To John Tudor
Braintree July 23. 1774
You will be Surprised I believe, to receive a Letter from me, upon a Matter which I have so little Right to intermeddle with, as the Subject of this. I am Sensible it is a Subject of very great Delicacy: but as it is of equal Importance, to your own Happiness and that of your only Son, I hope and believe you will receive it, as it is really meant, as an Expression of my Friendship both to yourself and him, without any other View or Motive Whatsoever.
Your Son has never Said a Word to me, but from what I have accidentally heard from others, I have Reason to believe that he is worried and uneasy in his Mind. This Discontent is in danger of producing very disagreable Effects, as it must interrupt his Happiness, and as it may and probably will, if not removed injure his Health, and by discouraging his Mind and depressing his Spirits, disincline him to, or disqualify him, for his Studies and Business.
I believe, Sir, you are not so sensible as I am, of the Difficulty of a young Gentlemans getting into much Business in the Practice of the Law. It must, in the best of Times, and for the most promising Genius’s be a work of Time.
The present Situation of public affairs is Such as has rendered this Difficulty tenfold greater than ever.
The Grant from the Crown of Salaries to the Judges, the Proceedings of the two Houses of Assembly in Relation to it, and the general Discontent, throughout all the Counties of the Province, among Jurors and others, concerning it had well nigh ruined the Business of all the Lawyers in the Government before the News of the three late Acts of Parliament arrived. These Acts, have put an End to all Business of the Law in Boston. The Port Act of itself has done much towards this, but the other two Acts, have Spread through the Province Such an Apprehension that there will be no Business for Courts for Some Time to come, that our Business is at present in a manner at an End.
In this State of Things, I am Sure, it is impossible, that your Sons [Business?] should be Adequate to his necessary Expences, however frugal he may [be] I have heard that he complains, that it is not.
His Expences for the Rent of his office, for his Board, and Washing, must [amount] to a considerable Sum annually, without accounting a Farthing for other transient Charges which a young Gentleman, of the most sober and virtuous Character can no more avoid, than he can those for his Bed and Board. So that it is absolutely impossible, but he must run behind hand and be obliged to run in Debt for Necessaries, unless he either is assisted by his Father, or leaves the Town of Boston, and betakes himself to some distant Place in the Country, where if his Business should not be more his Expences may be vastly less.

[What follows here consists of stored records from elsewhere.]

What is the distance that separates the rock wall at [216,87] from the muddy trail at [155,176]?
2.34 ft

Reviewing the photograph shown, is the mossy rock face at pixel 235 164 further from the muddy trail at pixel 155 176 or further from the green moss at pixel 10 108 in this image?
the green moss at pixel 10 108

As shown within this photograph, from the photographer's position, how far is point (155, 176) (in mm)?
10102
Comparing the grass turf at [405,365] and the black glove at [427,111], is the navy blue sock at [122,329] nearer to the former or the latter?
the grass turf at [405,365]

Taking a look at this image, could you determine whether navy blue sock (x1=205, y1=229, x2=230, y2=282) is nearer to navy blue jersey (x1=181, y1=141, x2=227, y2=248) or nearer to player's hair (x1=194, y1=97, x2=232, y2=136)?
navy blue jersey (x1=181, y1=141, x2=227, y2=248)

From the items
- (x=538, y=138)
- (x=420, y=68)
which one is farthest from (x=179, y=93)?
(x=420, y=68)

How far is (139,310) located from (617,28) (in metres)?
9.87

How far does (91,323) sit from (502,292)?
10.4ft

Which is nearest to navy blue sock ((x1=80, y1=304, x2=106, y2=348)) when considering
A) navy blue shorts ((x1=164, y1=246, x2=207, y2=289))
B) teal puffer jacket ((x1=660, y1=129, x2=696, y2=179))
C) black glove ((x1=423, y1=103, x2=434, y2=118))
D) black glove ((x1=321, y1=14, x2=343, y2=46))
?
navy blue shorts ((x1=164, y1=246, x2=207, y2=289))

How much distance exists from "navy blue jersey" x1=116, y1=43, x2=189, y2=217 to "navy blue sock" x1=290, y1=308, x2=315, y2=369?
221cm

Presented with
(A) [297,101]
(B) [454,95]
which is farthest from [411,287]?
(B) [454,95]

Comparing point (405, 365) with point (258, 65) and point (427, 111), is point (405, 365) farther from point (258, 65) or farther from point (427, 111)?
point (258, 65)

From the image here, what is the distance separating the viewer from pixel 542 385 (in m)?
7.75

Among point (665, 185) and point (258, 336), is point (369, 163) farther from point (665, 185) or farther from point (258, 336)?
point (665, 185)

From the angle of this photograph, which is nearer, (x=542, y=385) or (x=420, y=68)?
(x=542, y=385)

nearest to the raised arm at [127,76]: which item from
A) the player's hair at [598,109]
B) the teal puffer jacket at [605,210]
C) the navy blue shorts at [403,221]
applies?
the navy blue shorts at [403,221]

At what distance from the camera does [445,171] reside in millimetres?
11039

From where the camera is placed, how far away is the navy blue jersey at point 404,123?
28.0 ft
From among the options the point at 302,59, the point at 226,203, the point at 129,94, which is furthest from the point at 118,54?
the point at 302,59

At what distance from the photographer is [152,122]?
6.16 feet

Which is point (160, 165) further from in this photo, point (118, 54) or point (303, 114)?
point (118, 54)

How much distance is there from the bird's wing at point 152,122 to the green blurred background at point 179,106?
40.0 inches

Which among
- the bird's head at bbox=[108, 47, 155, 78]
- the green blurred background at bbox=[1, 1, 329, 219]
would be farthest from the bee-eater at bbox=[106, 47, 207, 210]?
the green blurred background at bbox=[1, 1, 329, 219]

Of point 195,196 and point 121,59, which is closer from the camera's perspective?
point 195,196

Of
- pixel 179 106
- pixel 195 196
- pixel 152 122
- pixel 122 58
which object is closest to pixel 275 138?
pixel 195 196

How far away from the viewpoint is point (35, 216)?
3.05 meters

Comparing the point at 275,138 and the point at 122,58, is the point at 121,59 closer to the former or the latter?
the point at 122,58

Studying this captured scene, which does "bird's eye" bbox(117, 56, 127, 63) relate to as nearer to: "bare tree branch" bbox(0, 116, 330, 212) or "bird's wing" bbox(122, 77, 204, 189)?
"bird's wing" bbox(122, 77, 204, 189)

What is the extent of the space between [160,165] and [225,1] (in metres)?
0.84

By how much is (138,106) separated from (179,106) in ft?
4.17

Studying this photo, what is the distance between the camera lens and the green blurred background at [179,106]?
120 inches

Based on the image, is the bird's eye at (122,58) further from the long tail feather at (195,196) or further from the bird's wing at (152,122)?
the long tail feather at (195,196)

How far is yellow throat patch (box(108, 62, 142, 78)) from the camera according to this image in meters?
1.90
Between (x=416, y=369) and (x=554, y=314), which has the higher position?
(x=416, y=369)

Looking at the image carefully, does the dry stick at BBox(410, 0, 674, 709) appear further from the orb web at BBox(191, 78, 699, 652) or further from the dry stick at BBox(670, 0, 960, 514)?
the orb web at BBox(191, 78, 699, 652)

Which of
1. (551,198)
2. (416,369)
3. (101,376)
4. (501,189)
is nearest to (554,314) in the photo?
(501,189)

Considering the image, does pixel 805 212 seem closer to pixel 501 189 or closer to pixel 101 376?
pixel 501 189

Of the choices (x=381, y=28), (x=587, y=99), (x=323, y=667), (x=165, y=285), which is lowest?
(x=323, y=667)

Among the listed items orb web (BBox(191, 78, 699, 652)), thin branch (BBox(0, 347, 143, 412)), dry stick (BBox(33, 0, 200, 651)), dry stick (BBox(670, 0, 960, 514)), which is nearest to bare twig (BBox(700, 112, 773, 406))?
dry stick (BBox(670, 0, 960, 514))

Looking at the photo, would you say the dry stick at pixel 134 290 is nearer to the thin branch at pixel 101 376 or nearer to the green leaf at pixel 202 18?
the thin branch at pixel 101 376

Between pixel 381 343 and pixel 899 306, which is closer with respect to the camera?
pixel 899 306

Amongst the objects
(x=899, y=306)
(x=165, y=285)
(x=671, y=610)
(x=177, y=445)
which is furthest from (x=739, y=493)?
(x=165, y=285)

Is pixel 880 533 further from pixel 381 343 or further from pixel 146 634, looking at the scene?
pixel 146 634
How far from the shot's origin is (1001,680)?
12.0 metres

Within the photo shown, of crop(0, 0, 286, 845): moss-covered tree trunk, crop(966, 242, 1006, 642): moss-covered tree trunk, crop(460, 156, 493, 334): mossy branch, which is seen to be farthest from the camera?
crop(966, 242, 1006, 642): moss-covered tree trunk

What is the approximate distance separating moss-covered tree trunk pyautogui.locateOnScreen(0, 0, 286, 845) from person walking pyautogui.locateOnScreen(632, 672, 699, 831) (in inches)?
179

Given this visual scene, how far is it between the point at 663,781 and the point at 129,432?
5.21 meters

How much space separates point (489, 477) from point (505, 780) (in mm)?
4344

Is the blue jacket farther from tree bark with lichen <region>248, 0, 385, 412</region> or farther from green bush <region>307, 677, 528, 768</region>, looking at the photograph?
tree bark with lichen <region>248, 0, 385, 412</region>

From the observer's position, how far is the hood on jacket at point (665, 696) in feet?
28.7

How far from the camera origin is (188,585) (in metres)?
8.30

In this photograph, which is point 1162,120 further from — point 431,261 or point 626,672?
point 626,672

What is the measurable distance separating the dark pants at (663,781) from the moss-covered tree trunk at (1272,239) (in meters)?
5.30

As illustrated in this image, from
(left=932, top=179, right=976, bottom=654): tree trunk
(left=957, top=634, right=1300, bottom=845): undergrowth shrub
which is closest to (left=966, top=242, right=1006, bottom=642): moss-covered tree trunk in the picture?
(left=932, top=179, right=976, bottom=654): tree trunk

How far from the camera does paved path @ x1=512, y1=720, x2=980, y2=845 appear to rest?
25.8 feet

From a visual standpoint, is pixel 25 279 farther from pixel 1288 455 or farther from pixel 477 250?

I am well aware of the Follies and Vices So fashionable among many of the young Gentlemen of our Age and Country, and if your Son was infected with them, I would never have become, an Advocate for him, without his Knowledge as I now am, with his Father. I should think the more he was restraind the better.
But I know him to have a clear Head and an honest faithfull Heart. He is virtuous, Sober, Steady, industrious, and constant to his Office. He is as frugal as he can be, in his Rank and Class of Life, without being mean.
It is your peculiar Felicity, to have a Son whose Behaviour and Character are thus deserving.
Now there can be nothing in this Life So exquisitely painfull, to Such a Mind, So humiliating, So mortifying, as to be distrusted by his Father—as to be obliged to borrow of Strangers or to run in Debt and lie at Mercy.
A Small Donation of Real or Personal Estate, made to him now would probably be of more Service to him, than ten times that Sum ten years hence. It would give him a small Income that he could depend upon—it would give him Weight and Reputation in the World, and would Assist him greatly in getting into Business.
I am under real Concern, lest the Anxiety he now Struggles with should prove fatal to him. I have written this without his Knowledge, and I dont propose ever to acquaint him with it. If you please you may burn this, only I must intreat that you believe it to flow only from real Concern for a young Gentn. whom I greatly esteem.
I am your Friend and humble servant,
RC (MHi:Tudor Papers); addressed: “to John Tudor Esqr Cambridge”; endorsed: “from John Adams to John Tudor Esq July 23d 1774.”
1. John Tudor (1709–1795) was generally called Deacon John because of his position in the New Brick Church in Boston. Apparently he was in the marine insurance business and occasionally got involved in politics (John Tudor, Deacon Tudor’s Diary, ed. William Tudor, Boston, 1896).